At Interact, we ask people to tell their story by sharing the wisdom they carried away from defining moments, admired influences, losses and wins. These are the things that go to your motivation and the way you connect with your life and work.
Why begin with your defining moments?
Your story offers the kind of credibility. It is not a “right” answer that you can memorize. Your story comes through you. When it’s your turn to step up for a big interview, sit down for an important one-on-one conversation, present to the members of the board, or give a keynote to a thousand people, the number one advantage is knowing your own story.
You won’t tell the entire story every time. You will tell pieces of it—defining moments—and you will never tell it the same way. But people need to know who you are before they can trust you.
Here’s an exercise. Respond to these defining-moments prompts:
Something I had to learn the hard way:
The wisdom I carried forward:
Introduce yourself at a meeting using your story
Picture this. You’re at a large meeting, sitting in a chain of self-introductions, and as your turn comes closer, you struggle with the right words to introduce yourself.

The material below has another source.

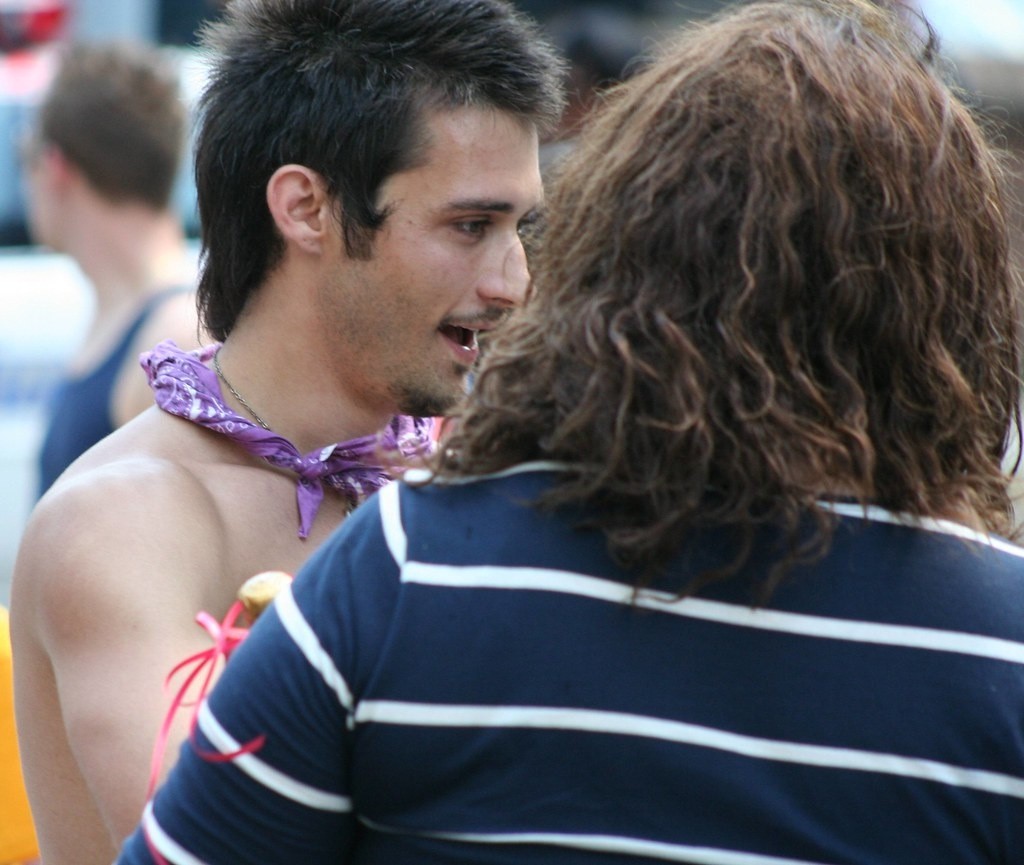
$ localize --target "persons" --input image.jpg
[9,2,1024,864]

Sound familiar?
For several years I worked with high school students who participate in the International Baccalaureate (IB) program. We conducted a workshop for juniors and seniors that allowed them to practice interviewing for scholarships. I asked these young people to tell us their stories by completing the statement, “I am…”
These students had amazing bursts of authentic expression. They hadn’t been conditioned to introduce themselves by a job title.
“I am Russian.”
I will never forget the young woman who stood in the center of the room and said “I am Russian” with a beautiful accent. She wasn’t speaking in a casual way, but as a way of standing for something:
“I am Russian. It is such a great part of me. I lived in Russia for 13 years. When I came here, I had been up-rooted. I didn’t know anything, anyone, no one. America has become my country. But Russia, I am proud of it. It is me. Every single part of me—the language, the customs, has been Russian.”
I was so moved by her. At 17 this speaker held the room in the palm of her hand. She was trembling with adrenaline and strength. She knew who she was.
Here’s how she used a defining moment:
I went back to Russia this year. I had such a great experience with my friends. I miss them. America has become my country. But I want you all to know about Russia. I’m proud of its culture. It has layers. It has been there for so many centuries. So many customs, traditions. I don’t want to hide Russia inside, I want to share it.
This young woman spoke for just minutes with more backbone than I had ever seen. When she walked off, we were all stunned. How many of us are this courageous about telling our story? If you were to follow her example, what would you say?
Knowing your story is the foundation for credibility. When your communication is rooted in self-awareness, you will have the number one advantage in every communications scenario, from interviews and conversations to presentations and keynotes. When you find your authentic voice, you will stand out in a crowd of people who have scripted the answers.
This is influence. This is leadership.